┌────────

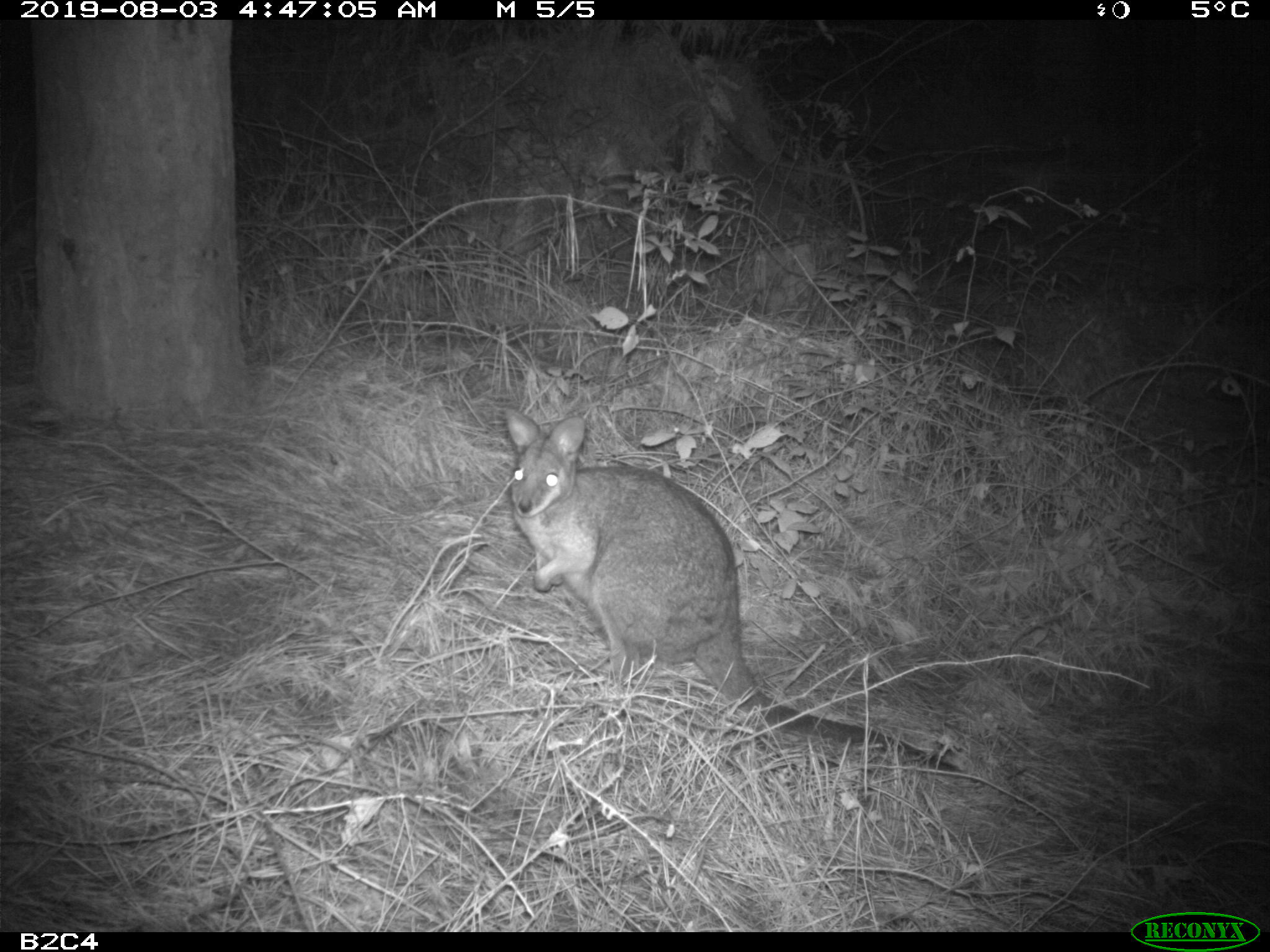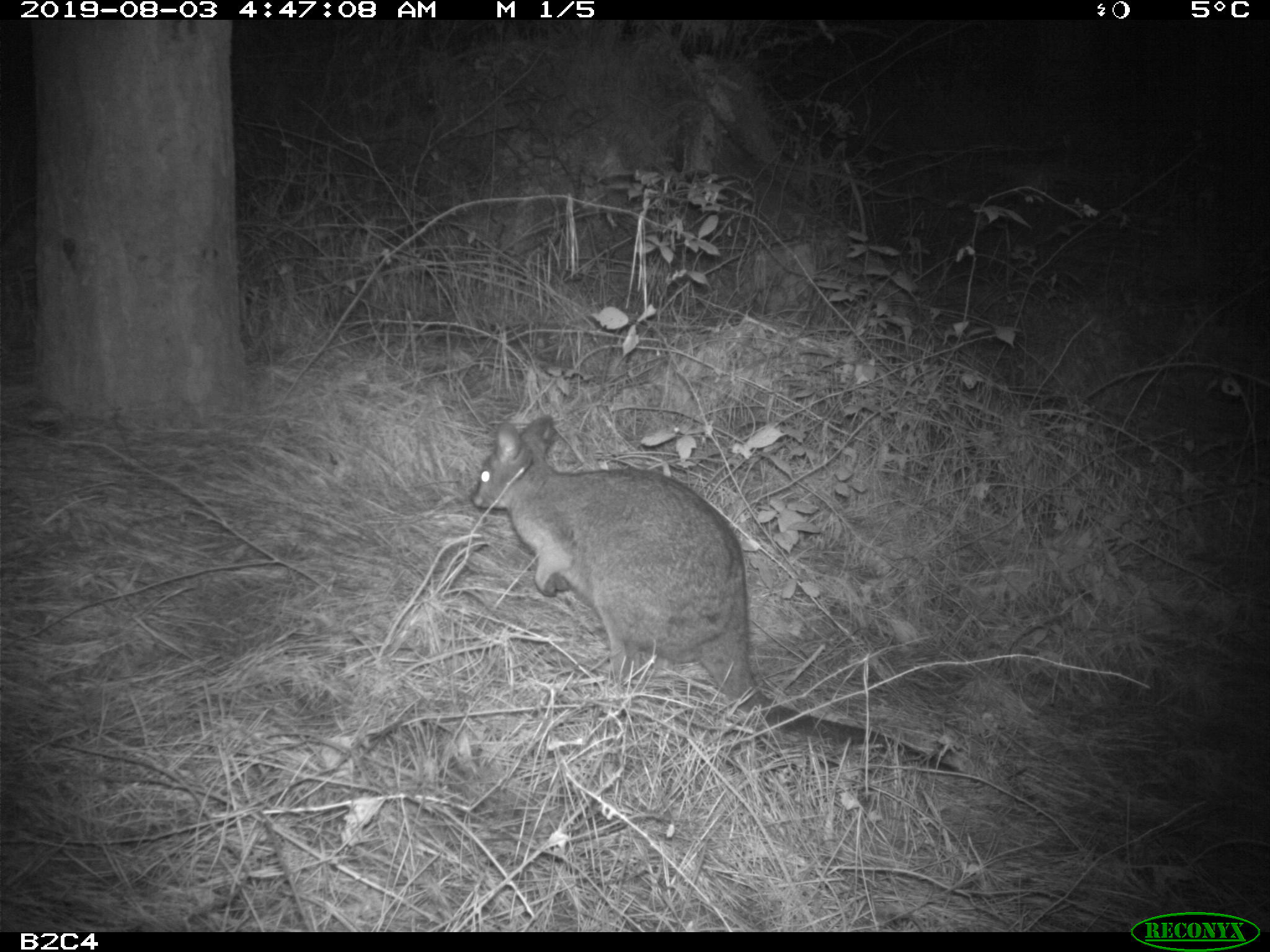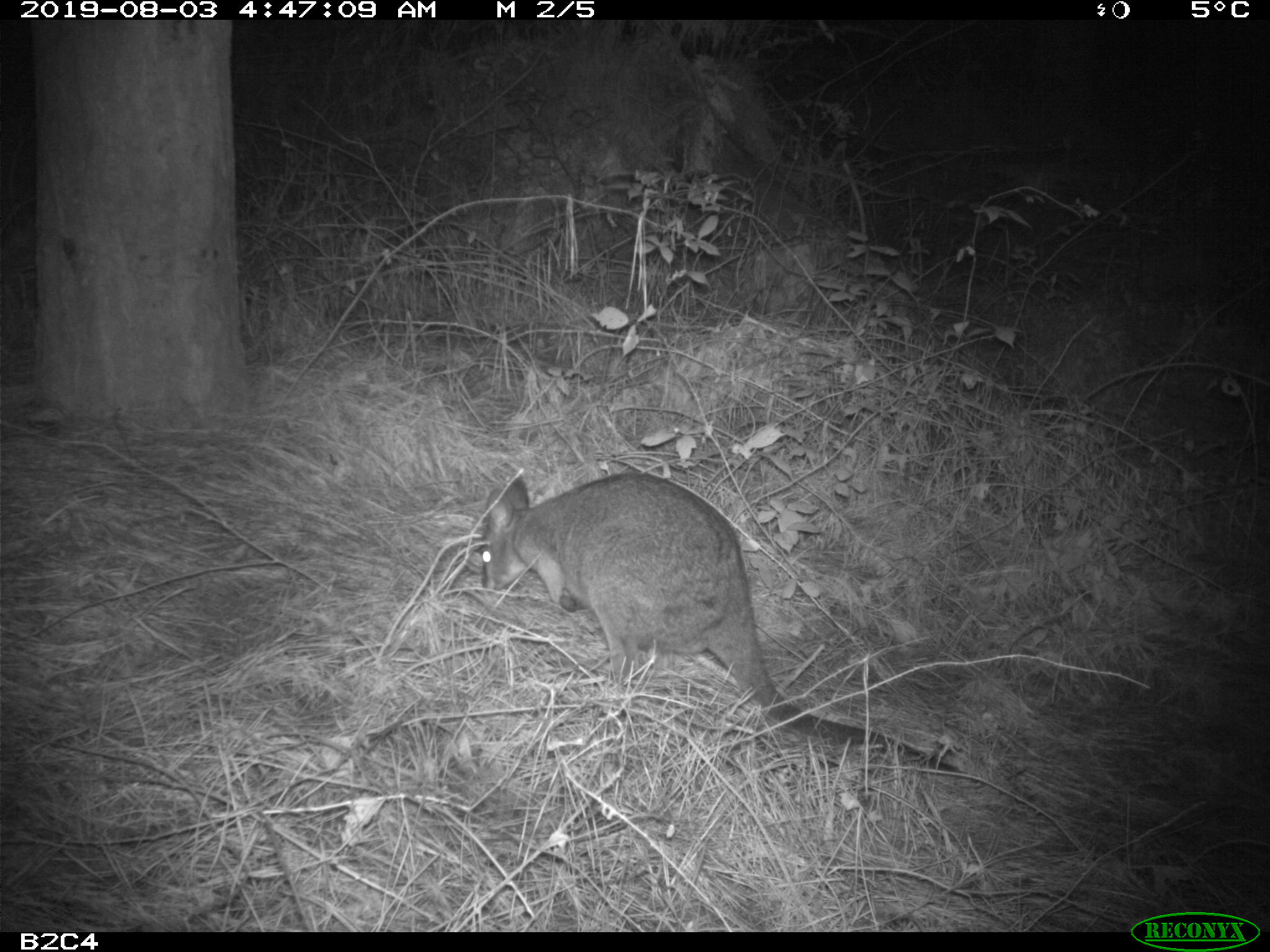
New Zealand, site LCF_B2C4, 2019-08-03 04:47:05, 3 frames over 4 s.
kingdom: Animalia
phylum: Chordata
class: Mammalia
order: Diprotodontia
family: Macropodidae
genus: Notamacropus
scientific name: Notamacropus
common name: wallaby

└────────
┌────────

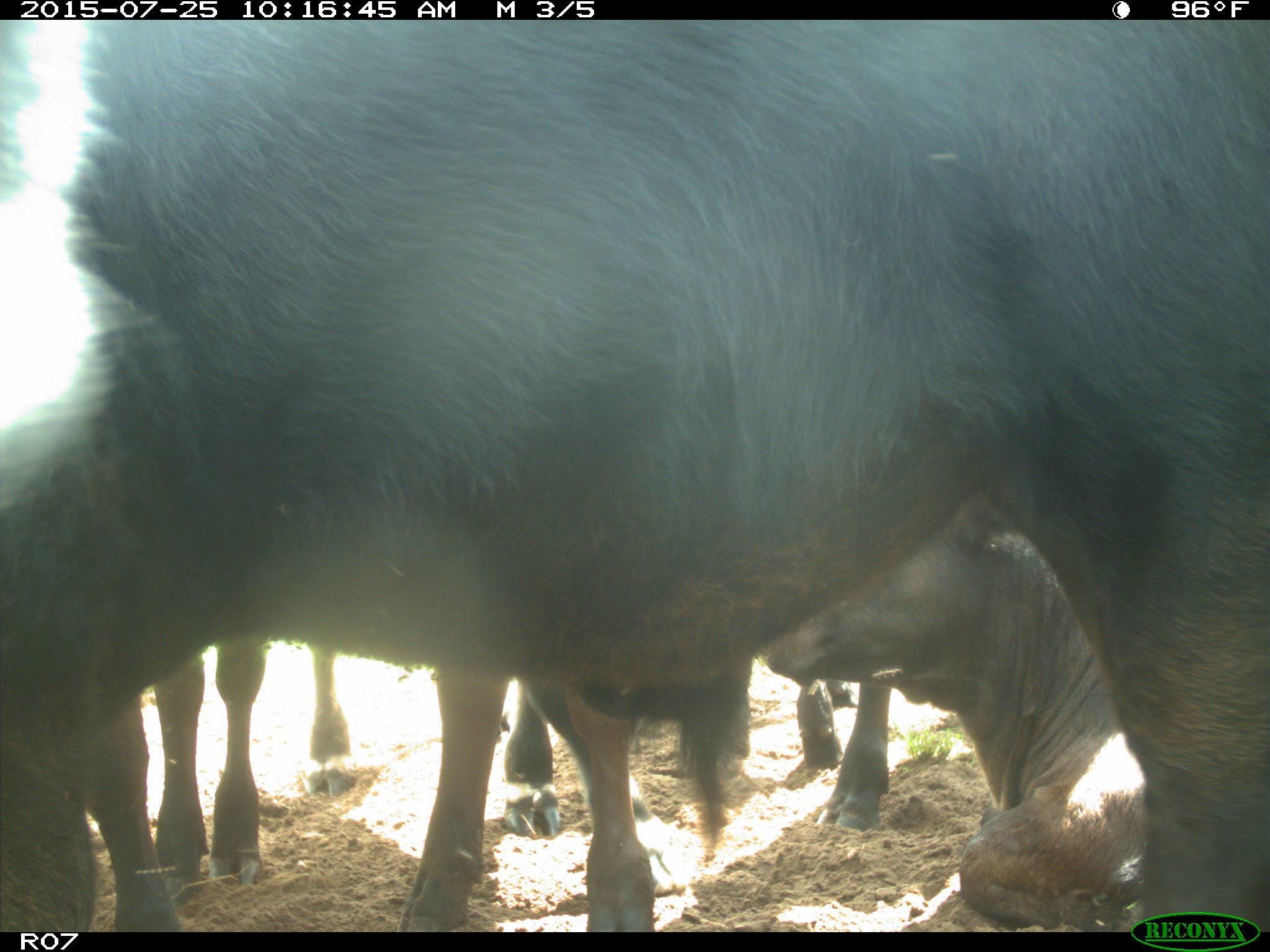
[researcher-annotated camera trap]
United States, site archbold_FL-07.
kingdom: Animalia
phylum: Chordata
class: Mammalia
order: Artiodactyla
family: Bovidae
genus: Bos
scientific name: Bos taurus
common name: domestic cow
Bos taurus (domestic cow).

└────────
┌────────

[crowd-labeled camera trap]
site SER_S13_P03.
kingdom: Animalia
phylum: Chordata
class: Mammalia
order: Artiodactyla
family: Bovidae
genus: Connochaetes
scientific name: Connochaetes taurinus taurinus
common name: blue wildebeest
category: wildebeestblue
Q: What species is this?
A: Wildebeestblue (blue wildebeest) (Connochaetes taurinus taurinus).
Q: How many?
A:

└────────

▶ _WHAT THE TASK ASKS_: Reproduce verbatim the lines above, from the line with "New Zealand, site" through the line with "common name: wallaby".

▶ _SOLUTION FOR THIS EXERCISE_:
New Zealand, site LCF_B2C4, 2019-08-03 04:47:05, 3 frames over 4 s.
kingdom: Animalia
phylum: Chordata
class: Mammalia
order: Diprotodontia
family: Macropodidae
genus: Notamacropus
scientific name: Notamacropus
common name: wallaby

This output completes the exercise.